The Primary Care CPT Code Landscape
Primary care billing is built around evaluation and management (E/M) codes, but the revenue potential extends well beyond office visits. Chronic care management, preventive wellness exams, annual wellness visits, and in-office procedures represent significant revenue streams that many primary care practices underutilize. Understanding the full code set and billing each service accurately is the difference between a practice that survives on thin E/M margins and one that thrives.
E/M Office Visit Codes (99202-99215)
E/M codes are the foundation of primary care revenue. New patient visits (99202-99205) and established patient visits (99212-99215) are billed based on medical decision-making (MDM) complexity or total time. The 2021 E/M guidelines simplified documentation by eliminating the history and exam bullet-point requirements, allowing providers to focus on MDM.
Level 3 established patient (99213) is the most commonly billed code in primary care, reimbursing approximately $92 under Medicare. Level 4 (99214) reimburses approximately $132 and is appropriate for visits involving multiple chronic conditions, medication adjustments, or new problems requiring workup. Practices that default to level 3 when documentation supports level 4 leave significant revenue uncollected.
Preventive and Wellness Codes
Annual wellness visits (AWV) for Medicare patients use codes G0438 (initial AWV, approximately $175) and G0439 (subsequent AWV, approximately $118). These are distinct from the traditional preventive exam codes (99381-99397) used for commercial patients. A common error is billing 99395 for a Medicare patient instead of G0439, resulting in denial because Medicare does not cover traditional preventive exams.

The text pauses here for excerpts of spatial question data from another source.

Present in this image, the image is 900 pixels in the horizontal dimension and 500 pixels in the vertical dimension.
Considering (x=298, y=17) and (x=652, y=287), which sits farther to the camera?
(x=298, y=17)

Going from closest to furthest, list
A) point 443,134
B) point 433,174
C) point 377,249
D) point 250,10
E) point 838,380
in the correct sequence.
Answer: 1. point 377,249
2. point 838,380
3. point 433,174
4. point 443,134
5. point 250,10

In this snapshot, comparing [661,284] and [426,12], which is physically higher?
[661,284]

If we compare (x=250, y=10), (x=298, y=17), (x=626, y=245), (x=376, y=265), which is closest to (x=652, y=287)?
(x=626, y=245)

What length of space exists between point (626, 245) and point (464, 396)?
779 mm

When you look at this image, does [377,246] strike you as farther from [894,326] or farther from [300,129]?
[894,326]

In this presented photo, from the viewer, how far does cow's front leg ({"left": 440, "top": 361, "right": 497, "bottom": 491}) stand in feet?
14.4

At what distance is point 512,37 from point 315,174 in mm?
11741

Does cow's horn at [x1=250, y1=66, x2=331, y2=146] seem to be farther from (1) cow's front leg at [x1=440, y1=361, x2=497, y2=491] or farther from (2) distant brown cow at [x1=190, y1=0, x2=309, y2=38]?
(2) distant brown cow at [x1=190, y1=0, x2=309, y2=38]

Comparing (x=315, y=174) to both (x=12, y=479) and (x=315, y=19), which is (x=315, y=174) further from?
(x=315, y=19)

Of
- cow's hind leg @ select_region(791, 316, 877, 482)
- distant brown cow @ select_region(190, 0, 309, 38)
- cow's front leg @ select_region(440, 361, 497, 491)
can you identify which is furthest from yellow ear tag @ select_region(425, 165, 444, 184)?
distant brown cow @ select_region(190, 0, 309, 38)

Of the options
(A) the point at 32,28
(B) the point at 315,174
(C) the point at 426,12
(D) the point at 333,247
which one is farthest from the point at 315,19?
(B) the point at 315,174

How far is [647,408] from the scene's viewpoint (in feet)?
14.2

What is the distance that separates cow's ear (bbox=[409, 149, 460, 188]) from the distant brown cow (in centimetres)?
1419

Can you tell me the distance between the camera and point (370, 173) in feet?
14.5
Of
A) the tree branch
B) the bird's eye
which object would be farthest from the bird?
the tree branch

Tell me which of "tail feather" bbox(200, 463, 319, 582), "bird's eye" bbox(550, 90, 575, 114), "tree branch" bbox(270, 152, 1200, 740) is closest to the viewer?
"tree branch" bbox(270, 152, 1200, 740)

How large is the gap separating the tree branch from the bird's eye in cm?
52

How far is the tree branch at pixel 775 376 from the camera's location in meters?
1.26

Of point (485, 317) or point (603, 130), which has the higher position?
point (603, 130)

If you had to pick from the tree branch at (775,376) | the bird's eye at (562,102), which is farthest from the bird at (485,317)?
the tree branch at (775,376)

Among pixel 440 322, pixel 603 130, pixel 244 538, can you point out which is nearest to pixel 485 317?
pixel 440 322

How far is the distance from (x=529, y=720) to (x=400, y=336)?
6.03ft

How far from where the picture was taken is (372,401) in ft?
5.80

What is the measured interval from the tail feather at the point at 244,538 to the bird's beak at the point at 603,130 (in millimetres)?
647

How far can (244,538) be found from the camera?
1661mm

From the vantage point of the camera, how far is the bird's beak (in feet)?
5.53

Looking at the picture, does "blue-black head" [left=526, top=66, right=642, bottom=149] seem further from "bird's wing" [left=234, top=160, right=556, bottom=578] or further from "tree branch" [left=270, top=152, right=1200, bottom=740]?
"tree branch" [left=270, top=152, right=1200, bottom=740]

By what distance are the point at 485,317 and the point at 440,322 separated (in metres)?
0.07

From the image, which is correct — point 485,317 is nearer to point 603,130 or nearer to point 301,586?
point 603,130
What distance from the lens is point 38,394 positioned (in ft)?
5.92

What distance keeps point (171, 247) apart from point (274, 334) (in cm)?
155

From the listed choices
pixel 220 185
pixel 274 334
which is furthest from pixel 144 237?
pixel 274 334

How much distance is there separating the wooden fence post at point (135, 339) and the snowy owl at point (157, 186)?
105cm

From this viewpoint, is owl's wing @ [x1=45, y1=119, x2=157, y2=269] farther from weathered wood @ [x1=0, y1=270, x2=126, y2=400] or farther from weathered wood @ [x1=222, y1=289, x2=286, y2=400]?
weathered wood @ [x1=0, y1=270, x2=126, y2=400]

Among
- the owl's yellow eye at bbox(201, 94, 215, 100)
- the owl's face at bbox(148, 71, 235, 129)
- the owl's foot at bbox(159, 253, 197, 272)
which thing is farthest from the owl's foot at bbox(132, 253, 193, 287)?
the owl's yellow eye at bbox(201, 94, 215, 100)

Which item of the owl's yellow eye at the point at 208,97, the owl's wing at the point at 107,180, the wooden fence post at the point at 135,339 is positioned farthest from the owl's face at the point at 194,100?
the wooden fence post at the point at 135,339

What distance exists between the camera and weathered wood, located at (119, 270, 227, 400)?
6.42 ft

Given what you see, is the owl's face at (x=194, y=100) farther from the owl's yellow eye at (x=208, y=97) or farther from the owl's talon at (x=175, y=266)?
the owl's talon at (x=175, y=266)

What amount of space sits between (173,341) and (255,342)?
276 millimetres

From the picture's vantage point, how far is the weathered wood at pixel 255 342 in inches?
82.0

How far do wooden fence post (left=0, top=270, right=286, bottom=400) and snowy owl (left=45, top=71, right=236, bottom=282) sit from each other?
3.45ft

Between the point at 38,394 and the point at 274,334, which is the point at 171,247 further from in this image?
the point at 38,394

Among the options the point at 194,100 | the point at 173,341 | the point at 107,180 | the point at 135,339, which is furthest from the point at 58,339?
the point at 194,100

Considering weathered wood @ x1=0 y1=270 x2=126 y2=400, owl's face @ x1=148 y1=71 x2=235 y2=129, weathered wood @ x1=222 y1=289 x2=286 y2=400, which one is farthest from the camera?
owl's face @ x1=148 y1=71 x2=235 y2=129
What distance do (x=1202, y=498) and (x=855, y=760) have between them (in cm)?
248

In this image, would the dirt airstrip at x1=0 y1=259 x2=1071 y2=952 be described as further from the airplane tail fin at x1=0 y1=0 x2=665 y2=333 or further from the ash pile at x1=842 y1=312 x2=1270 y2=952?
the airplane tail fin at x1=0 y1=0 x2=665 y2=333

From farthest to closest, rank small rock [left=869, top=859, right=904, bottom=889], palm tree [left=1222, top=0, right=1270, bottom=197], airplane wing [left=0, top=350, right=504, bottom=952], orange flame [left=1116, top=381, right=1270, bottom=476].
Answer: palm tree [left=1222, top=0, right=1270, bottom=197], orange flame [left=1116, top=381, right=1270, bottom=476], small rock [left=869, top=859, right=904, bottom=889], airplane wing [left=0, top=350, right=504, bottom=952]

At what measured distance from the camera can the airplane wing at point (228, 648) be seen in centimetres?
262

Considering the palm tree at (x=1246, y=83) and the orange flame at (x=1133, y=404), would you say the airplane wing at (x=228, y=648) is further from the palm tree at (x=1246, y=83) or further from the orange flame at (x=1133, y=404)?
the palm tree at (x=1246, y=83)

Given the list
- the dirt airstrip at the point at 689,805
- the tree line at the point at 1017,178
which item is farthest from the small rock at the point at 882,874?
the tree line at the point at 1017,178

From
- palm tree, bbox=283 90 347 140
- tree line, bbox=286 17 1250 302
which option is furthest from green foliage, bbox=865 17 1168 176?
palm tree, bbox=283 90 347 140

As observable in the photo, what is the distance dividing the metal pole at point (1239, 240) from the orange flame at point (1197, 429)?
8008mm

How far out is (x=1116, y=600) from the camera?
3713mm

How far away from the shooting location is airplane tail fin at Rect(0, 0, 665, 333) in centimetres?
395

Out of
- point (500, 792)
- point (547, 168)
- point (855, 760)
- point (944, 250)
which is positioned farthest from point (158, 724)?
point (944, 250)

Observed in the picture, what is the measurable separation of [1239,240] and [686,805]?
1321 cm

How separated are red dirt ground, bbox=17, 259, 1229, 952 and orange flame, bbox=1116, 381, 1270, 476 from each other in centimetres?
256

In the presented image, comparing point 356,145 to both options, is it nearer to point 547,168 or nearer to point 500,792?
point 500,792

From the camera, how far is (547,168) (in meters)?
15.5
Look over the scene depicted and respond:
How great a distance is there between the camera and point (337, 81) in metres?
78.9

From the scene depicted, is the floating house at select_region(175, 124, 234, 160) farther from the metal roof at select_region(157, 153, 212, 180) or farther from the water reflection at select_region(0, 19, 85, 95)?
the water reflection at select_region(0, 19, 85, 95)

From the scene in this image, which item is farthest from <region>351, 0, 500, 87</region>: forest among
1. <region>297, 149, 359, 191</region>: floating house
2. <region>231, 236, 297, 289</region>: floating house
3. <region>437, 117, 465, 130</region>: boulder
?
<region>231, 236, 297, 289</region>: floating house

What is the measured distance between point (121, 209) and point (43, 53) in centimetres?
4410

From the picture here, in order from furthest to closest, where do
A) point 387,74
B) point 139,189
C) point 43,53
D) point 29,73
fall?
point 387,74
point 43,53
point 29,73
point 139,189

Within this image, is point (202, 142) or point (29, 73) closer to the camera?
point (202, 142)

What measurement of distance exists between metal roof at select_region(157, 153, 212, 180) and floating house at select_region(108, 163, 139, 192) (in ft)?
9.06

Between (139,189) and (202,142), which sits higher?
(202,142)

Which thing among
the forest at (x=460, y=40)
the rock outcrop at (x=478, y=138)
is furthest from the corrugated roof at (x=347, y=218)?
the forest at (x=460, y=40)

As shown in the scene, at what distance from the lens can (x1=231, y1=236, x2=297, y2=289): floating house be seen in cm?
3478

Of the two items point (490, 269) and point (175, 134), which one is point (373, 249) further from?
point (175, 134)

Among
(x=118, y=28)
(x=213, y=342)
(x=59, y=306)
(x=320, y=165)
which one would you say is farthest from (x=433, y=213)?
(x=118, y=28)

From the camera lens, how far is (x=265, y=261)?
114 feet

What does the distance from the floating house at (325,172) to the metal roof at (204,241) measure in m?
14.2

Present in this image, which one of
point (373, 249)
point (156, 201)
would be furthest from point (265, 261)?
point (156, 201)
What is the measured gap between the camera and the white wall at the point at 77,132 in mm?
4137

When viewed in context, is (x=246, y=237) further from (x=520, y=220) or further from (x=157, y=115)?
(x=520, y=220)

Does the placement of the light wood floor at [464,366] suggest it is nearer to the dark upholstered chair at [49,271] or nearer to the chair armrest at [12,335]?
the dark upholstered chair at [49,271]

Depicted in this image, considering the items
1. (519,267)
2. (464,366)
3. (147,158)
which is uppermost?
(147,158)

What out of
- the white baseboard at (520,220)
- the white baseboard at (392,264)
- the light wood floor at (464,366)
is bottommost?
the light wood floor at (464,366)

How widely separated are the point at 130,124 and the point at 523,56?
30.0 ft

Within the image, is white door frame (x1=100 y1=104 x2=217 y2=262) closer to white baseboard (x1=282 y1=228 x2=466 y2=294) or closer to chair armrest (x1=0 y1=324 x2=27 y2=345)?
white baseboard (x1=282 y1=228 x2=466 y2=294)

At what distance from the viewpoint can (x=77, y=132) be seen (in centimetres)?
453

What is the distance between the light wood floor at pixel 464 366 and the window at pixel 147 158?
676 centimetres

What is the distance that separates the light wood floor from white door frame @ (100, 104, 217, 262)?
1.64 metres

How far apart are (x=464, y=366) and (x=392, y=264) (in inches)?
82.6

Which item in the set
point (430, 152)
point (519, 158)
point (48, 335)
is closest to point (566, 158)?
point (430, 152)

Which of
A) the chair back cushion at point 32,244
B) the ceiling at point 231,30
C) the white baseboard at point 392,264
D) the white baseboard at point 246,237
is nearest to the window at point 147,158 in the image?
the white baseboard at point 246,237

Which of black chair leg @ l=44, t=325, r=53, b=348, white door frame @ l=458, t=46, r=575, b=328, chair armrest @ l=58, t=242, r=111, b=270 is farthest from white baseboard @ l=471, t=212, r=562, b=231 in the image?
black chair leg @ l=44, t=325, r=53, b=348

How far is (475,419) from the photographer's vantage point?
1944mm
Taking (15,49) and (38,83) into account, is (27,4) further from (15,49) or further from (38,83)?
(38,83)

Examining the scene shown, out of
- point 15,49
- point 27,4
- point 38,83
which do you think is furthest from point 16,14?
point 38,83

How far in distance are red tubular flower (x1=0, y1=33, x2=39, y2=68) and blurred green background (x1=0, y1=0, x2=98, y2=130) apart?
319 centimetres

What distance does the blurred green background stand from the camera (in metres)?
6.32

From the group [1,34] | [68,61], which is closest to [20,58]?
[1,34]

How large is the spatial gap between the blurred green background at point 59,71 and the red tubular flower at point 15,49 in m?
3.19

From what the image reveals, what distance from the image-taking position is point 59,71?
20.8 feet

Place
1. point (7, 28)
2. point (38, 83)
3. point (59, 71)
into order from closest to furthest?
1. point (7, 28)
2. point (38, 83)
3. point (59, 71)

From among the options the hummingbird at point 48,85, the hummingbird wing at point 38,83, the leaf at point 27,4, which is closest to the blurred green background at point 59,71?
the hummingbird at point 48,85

When a patient presents for a preventive visit but also has a problem that requires evaluation, you can bill both the preventive code and an E/M code with modifier 25. The problem-focused E/M must be separately documented and clinically distinct from the preventive service.
Chronic Care Management (CCM)
CCM codes (99490, 99491, 99437) generate monthly recurring revenue for managing patients with two or more chronic conditions. Code 99490 (20+ minutes of clinical staff time) reimburses approximately $42 per month per patient. Code 99491 (30+ minutes of physician/QHP time) reimburses approximately $83. For a practice with 200 eligible CCM patients, this represents $100,000 to $200,000 in annual revenue from a service that requires no office visit.
Common In-Office Procedures
Primary care practices that perform in-office procedures capture additional revenue beyond the E/M visit. Lesion destruction (17000-17004), skin biopsy (11102-11107), joint injections (20610-20611), and ear irrigation (69209) are commonly performed in primary care. Each generates a separate billable charge. A skin biopsy (11102) reimburses approximately $100, turning a 5-minute procedure into meaningful additional revenue.
Transitional Care Management (TCM)
TCM codes (99495, 99496) apply when a patient is discharged from a hospital, SNF, or observation and the primary care practice provides follow-up within 7 or 14 days. Code 99496 (face-to-face visit within 7 days of discharge) reimburses approximately $240, making it one of the highest-value codes available to primary care. Many practices do not bill TCM because they are unaware of the service requirements or do not track hospital discharges.